# SUPPLIED PASSAGE:
Dialects specific to the Archipelago in the Channel that separates England and France

Channel Island English refers to Alderney English, Guernsey English, and Jersey English and similar dialects of English found in the other Channel Islands.

==Variations==

===Alderney English===

Alderney English is the variety of English spoken by some residents of Alderney. It is questionable whether this is a separate dialect: due to Alderney's small size and high rate of immigration and emigration, particularly to/from nearby Guernsey and the UK, a high proportion of the population speaks the English of their place of origin, while many people who have been educated in Guernsey in their youth have acquired a way of speaking that is close to Guernsey English.

Thus Alderney English currently corresponds quite closely to standard English, with a tendency towards mild archaism due to the population demographic in which the over-50s are the largest group.

Its distinguishing feature is a small but significant number of loan words from Guernésiais (the variety of Norman spoken on the neighbouring island of Guernsey), Legal French (which was the language of legislation before the Second World War) and a very much smaller number of words that have come down from Auregnais (now a dead language, it is no longer certain whether there are any rememberers still alive).

An example of a word used in Alderney that appears neither in standard English nor in Guernsey English is "Impôt" (meaning 'rubbish tip/recycling centre' and not 'tax/imposition' as elsewhere). In addition there is an idiosyncratic pronunciation of certain local surnames, "Dupont" as /fr/ and "Simon" as /[symõ]/, rather than the standard Parisian pronunciation. Any remainder of the historic influence of Auregnais on Alderney English is very hard to discern, since Guernésiais and Auregnais differed only slightly.

===Guernsey English===

Guernsey English is the dialect of English spoken in Guernsey, distinguished by having considerable influence from Guernésiais, the variety of Norman indigenous to Guernsey.

Collected data
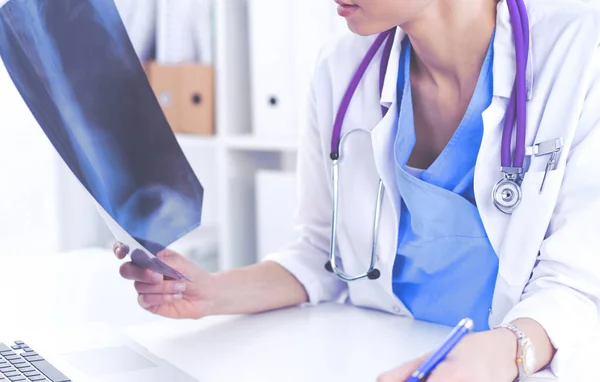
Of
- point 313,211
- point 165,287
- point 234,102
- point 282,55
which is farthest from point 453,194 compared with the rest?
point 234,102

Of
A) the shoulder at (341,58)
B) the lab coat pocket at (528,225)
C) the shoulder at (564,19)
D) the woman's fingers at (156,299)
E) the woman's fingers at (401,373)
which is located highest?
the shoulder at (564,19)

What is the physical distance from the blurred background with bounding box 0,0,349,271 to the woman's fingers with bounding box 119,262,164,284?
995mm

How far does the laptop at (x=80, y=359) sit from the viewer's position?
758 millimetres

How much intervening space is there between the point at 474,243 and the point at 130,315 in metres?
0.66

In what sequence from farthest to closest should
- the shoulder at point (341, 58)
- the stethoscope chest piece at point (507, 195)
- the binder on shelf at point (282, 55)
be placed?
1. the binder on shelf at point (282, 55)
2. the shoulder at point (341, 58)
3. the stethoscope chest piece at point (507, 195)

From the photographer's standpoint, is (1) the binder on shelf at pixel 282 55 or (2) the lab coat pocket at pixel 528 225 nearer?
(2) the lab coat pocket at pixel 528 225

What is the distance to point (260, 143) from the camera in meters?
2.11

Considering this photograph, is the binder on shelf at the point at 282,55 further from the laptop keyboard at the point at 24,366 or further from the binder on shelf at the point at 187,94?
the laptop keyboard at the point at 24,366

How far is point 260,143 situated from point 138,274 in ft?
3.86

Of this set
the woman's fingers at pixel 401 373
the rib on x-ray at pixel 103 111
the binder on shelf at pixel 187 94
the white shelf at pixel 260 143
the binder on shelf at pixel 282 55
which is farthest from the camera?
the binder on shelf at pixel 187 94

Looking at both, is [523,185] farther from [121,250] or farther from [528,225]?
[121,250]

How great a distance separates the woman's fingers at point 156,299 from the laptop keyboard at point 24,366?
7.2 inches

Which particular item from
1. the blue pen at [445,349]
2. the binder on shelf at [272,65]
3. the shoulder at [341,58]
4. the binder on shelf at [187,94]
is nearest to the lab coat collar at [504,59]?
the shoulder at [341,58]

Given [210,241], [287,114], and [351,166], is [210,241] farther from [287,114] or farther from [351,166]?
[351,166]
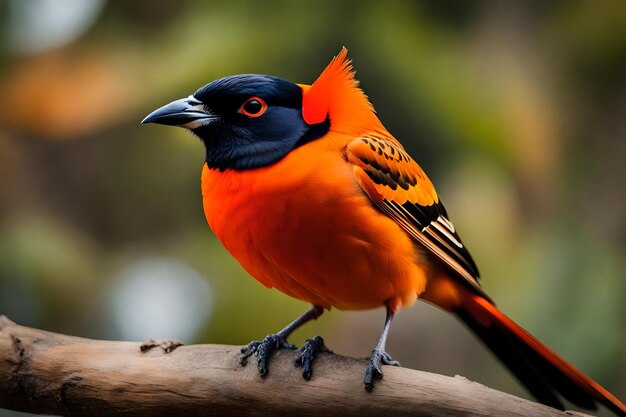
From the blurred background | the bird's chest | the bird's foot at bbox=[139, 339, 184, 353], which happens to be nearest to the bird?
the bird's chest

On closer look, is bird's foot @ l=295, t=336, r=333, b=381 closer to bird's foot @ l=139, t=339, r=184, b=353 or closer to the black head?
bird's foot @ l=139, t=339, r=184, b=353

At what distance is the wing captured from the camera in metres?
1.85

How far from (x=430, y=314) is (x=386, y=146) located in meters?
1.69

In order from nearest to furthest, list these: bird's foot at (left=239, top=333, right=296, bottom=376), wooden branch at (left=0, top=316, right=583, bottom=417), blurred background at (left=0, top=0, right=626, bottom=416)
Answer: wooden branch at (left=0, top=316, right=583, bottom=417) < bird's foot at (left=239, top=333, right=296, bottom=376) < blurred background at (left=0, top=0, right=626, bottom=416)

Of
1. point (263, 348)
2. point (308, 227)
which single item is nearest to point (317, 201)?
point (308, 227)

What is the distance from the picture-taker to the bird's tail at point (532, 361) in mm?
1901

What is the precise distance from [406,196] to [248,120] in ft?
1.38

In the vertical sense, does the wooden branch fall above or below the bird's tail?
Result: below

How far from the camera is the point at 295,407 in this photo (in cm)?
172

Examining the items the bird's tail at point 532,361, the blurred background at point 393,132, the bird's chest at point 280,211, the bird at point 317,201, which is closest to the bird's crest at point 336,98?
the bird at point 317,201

# YOUR TASKS:
• a. According to the passage on Channel Island English, what does the word "Impôt" mean in Alderney?
• b. Pick up the passage on Channel Island English after its last sentence and continue writing it.

# ANSWERS PER TASK:
• a. It means 'rubbish tip/recycling centre'.

• b.
The dialect contains terms such as buncho (from Dgèrnésiais: bond d'tchu) for the English "somersault"; "it picks" instead of "it stings", from the Guernsey equivalent of the French "ça pique"; "chirry" for "goodbye"; and "Budlo Night" instead of Bonfire Night on 5 November.

Often Guernsey people will add the word "Eh" to the end of a sentence, inferring a general agreement that something is held to be true or correct. It can also be used in the context of asking a question or seeking reassurance that what was said is correct if it is believed to be a contentious issue.

===Jersey English===

Jersey English is a dialect of English spoken in Jersey, Channel Islands, the accent of which has been likened to that of South African English. It is influenced by the use of Jèrriais and Jersey Legal French.

====Influence of Jersey Legal French on Jersey English====

Jersey English has imported a number of Jersey Legal French titles and terminology. Many of these, in turn, derive from Jèrriais. The following are examples likely to be encountered in daily life and in news reports in Jersey:

- rapporteur
- en défaut (in default, i.e. late for a meeting)
- en désastre
- au greffe
- greffier (clerk-of-court or the States)
- bâtonnier (lawyer in charge of bar, particularly for legal aid)
- mandataire
- autorisé (returning officer at elections, or other functions)
- projet (parliamentary bill)
- vraic
- côtil
- temps passé (time past)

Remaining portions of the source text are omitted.